**Problem details**
Pick out every line in the items below that contains the string "towel", treating uppercase and lowercase as different.

**Record excerpts**
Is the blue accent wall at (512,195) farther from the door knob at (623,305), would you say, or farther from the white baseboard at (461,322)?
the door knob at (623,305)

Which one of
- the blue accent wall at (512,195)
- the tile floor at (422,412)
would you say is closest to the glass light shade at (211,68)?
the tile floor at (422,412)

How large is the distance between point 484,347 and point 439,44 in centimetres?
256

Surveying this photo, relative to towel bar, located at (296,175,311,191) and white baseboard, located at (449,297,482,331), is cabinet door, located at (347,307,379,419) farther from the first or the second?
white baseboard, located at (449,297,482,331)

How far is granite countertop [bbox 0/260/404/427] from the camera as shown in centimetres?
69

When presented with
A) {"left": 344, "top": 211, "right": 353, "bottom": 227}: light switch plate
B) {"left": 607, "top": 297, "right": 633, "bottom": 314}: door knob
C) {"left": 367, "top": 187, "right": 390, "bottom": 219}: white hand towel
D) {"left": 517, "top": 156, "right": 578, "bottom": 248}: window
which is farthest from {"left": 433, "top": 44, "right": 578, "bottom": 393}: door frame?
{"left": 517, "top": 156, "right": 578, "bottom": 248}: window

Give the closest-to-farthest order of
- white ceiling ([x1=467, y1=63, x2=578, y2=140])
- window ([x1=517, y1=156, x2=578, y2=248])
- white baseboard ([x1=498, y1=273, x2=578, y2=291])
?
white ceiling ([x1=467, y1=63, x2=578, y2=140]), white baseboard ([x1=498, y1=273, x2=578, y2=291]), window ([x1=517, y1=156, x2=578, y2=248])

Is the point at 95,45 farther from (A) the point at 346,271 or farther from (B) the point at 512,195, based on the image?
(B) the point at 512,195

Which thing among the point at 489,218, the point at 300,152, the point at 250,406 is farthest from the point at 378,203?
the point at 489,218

* * *

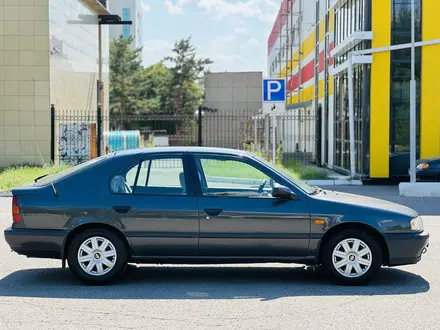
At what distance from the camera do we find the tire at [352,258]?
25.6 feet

==

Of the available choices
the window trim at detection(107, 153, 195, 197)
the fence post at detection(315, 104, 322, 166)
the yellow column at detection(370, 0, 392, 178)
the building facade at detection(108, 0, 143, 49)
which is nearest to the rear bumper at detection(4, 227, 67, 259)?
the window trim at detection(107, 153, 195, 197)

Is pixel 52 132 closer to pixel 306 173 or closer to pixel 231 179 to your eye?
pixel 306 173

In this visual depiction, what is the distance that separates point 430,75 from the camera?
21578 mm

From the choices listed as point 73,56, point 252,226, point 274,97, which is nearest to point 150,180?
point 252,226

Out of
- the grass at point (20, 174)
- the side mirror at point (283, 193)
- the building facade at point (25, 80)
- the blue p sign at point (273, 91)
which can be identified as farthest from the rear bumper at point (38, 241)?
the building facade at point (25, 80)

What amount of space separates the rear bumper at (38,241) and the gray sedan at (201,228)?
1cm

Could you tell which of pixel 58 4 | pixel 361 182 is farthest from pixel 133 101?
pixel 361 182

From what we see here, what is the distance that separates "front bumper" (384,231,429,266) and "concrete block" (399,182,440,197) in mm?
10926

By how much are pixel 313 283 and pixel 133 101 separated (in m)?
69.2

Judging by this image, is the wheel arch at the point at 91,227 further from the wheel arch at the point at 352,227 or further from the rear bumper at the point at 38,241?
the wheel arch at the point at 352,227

**Result of this task**
Surveying this photo, relative to towel bar, located at (296,175,311,191) and white baseboard, located at (449,297,482,331), is cabinet door, located at (347,307,379,419) farther from the first or the second?
C) {"left": 367, "top": 187, "right": 390, "bottom": 219}: white hand towel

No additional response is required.